Pull out every line of the listing below that contains the string "smaller".

════

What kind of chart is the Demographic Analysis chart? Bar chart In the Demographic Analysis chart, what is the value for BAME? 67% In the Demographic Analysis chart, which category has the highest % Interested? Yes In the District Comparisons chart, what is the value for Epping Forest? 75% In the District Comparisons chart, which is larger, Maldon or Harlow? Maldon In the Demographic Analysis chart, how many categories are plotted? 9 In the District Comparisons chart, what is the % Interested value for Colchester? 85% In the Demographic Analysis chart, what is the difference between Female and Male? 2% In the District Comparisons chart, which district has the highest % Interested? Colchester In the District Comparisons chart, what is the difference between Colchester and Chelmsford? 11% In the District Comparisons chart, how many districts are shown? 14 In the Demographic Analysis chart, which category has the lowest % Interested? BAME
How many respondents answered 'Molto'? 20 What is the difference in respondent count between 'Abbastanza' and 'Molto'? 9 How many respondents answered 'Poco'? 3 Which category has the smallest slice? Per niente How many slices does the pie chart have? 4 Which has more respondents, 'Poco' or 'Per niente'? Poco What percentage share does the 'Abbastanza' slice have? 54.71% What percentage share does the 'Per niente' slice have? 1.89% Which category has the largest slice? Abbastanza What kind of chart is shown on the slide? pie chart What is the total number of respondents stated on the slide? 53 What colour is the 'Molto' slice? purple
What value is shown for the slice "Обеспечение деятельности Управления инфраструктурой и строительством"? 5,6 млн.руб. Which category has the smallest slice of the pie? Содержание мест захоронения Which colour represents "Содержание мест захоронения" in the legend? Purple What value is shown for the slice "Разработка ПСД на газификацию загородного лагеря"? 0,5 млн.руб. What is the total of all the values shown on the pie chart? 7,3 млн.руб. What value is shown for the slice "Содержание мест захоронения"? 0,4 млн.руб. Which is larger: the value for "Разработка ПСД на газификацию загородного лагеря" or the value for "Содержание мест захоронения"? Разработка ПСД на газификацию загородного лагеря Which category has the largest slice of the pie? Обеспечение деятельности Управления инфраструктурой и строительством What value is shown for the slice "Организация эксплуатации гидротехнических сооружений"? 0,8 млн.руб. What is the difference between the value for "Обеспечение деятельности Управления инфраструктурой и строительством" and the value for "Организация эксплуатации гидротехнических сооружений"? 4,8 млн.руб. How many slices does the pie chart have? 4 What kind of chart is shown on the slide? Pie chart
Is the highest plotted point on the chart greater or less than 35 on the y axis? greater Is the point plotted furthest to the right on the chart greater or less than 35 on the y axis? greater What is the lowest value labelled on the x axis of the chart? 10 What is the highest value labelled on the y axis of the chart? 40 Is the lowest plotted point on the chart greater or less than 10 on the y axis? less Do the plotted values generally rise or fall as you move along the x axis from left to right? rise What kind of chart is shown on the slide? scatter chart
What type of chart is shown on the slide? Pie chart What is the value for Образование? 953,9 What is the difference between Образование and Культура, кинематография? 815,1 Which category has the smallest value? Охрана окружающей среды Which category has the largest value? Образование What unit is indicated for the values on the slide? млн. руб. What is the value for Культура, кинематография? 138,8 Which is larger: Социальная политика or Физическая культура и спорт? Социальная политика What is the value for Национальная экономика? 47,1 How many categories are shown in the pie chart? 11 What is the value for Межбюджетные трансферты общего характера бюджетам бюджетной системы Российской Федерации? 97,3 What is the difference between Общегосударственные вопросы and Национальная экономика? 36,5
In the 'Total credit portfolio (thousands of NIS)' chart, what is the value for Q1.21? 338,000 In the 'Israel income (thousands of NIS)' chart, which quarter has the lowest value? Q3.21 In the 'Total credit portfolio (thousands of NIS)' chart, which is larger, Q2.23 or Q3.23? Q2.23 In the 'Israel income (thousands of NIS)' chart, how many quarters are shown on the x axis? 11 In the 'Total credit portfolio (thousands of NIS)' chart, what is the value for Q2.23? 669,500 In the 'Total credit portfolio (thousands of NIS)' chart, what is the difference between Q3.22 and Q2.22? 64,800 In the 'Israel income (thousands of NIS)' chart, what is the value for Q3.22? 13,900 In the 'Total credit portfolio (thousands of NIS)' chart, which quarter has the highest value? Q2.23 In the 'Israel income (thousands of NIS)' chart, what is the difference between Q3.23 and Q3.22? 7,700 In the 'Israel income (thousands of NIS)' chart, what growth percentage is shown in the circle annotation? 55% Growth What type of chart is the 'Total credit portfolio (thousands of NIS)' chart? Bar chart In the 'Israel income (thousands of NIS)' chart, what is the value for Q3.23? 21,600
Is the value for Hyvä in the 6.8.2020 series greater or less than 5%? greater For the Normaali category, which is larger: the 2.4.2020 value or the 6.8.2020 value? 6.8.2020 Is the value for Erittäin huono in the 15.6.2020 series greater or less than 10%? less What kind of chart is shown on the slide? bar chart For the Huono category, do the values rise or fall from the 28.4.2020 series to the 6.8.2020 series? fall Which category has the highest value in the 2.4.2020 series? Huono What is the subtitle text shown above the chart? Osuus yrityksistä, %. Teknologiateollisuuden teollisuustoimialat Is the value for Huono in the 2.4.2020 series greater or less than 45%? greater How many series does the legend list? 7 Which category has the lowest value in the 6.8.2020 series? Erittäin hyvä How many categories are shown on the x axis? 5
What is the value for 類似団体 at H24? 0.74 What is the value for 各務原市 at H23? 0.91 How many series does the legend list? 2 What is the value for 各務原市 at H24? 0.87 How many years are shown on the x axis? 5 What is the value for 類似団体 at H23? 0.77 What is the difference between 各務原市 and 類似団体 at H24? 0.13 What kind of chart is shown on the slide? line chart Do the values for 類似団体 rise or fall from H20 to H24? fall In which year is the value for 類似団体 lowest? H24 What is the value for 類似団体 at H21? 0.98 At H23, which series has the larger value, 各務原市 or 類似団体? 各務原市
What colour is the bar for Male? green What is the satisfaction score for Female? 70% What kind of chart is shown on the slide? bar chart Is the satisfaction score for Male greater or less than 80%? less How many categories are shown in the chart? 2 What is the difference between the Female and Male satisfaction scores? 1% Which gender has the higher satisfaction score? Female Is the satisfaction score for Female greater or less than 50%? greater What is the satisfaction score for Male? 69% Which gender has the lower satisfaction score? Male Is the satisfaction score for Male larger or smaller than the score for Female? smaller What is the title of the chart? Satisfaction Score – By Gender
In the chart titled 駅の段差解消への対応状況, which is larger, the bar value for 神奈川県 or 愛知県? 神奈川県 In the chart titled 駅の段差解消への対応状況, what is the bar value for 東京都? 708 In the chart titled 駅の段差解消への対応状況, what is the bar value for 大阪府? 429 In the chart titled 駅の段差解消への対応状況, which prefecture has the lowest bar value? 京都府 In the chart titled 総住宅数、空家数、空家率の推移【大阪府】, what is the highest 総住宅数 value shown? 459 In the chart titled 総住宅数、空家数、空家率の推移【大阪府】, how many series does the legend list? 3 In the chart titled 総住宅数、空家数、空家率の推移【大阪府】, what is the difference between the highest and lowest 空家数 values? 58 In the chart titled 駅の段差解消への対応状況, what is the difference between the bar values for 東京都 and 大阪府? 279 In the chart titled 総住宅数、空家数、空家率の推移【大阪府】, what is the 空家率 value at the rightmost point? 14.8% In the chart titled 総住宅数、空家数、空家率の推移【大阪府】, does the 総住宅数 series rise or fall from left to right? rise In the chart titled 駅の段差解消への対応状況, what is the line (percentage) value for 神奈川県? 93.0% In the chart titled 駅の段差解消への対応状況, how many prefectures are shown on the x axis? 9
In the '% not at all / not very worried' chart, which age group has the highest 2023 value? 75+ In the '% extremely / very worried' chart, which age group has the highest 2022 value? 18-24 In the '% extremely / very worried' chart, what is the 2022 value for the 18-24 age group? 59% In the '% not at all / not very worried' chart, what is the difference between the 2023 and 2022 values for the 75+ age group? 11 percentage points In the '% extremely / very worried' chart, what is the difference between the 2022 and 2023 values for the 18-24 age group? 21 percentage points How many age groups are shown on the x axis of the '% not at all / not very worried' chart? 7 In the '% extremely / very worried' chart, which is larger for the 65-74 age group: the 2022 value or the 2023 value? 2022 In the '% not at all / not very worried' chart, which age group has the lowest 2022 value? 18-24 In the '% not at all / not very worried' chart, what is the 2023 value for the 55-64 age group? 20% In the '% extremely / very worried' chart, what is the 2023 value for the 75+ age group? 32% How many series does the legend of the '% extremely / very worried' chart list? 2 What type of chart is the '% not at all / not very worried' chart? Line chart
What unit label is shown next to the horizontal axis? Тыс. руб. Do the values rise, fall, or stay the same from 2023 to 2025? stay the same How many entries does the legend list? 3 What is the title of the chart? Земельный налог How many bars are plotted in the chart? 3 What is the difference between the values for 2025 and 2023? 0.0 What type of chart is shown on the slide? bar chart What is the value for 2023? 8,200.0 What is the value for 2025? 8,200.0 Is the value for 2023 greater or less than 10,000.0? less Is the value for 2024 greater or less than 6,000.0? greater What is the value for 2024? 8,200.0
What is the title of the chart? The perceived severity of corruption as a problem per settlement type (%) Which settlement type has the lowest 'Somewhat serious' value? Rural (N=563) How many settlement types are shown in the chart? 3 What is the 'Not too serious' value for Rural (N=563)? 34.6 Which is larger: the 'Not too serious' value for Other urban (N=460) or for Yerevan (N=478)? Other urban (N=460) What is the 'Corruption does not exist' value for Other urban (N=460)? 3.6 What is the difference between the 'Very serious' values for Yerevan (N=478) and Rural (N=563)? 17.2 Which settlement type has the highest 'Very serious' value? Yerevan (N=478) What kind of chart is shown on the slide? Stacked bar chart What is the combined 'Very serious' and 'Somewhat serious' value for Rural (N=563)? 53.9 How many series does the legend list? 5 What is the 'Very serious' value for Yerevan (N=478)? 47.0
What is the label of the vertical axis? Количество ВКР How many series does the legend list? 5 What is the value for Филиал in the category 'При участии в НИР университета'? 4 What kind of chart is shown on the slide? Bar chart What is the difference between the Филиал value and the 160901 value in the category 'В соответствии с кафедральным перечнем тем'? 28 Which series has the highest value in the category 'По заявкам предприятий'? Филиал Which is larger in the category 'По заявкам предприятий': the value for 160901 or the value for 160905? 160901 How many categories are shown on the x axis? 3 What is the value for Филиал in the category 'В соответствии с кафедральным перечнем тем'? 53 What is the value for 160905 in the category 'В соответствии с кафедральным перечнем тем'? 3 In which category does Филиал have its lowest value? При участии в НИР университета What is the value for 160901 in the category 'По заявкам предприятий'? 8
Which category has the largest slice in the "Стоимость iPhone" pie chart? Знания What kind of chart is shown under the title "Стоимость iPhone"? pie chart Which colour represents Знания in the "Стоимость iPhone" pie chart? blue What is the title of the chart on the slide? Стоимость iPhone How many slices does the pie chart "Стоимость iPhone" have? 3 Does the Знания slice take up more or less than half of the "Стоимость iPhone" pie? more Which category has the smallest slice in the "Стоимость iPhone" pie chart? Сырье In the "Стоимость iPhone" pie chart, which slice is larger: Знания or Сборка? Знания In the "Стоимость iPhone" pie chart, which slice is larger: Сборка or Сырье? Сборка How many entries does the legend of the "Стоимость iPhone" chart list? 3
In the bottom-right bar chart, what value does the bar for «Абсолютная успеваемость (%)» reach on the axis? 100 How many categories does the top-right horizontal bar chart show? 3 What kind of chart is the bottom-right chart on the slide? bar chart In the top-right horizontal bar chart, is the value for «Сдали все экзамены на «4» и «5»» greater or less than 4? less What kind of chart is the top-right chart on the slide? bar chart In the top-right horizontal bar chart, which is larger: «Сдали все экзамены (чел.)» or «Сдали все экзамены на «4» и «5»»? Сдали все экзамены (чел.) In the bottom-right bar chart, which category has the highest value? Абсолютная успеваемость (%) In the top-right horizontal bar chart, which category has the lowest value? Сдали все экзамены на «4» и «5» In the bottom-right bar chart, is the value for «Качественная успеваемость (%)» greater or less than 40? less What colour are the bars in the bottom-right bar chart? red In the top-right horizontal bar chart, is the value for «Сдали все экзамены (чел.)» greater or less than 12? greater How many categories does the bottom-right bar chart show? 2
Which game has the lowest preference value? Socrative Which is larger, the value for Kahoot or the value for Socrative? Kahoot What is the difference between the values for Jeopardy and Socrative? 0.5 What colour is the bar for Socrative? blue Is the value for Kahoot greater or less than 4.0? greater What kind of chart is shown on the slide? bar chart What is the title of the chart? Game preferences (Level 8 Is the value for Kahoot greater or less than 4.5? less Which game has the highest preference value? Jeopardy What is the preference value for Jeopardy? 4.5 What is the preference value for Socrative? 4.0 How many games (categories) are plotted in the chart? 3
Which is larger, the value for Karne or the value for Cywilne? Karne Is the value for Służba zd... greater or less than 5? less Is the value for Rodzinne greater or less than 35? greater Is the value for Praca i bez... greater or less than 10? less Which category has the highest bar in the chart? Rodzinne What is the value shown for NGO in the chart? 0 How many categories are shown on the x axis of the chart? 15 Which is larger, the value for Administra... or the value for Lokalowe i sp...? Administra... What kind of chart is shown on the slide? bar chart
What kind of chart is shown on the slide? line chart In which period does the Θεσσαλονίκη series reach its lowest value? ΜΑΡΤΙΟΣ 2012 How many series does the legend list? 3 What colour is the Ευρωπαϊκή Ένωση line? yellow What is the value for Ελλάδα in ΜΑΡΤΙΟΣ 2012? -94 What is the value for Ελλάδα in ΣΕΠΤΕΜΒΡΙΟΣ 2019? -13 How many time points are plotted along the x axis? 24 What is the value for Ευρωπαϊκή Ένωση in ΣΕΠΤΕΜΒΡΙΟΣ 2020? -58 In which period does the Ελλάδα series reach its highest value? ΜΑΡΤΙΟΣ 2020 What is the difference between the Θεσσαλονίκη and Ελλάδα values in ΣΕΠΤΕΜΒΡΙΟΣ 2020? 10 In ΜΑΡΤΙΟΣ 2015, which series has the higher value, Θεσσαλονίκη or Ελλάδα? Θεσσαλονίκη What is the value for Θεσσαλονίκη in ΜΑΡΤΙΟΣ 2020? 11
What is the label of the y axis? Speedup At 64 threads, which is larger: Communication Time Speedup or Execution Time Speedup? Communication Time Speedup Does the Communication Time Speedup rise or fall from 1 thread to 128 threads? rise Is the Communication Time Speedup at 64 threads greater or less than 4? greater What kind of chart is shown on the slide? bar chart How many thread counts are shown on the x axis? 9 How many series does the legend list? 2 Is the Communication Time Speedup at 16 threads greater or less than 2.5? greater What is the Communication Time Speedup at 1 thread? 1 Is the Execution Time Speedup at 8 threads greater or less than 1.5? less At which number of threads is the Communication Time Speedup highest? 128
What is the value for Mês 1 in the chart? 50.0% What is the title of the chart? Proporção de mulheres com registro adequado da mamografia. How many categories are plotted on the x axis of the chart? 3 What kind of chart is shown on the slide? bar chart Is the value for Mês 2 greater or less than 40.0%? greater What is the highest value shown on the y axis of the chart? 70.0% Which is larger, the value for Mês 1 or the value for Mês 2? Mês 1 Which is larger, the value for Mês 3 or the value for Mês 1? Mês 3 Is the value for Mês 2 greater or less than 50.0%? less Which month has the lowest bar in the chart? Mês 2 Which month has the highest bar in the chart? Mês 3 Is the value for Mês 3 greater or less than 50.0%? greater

════

§ **Response area**:
What colour is the bar for Male? green What is the satisfaction score for Female? 70% What kind of chart is shown on the slide? bar chart Is the satisfaction score for Male greater or less than 80%? less How many categories are shown in the chart? 2 What is the difference between the Female and Male satisfaction scores? 1% Which gender has the higher satisfaction score? Female Is the satisfaction score for Female greater or less than 50%? greater What is the satisfaction score for Male? 69% Which gender has the lower satisfaction score? Male Is the satisfaction score for Male larger or smaller than the score for Female? smaller What is the title of the chart? Satisfaction Score – By Gender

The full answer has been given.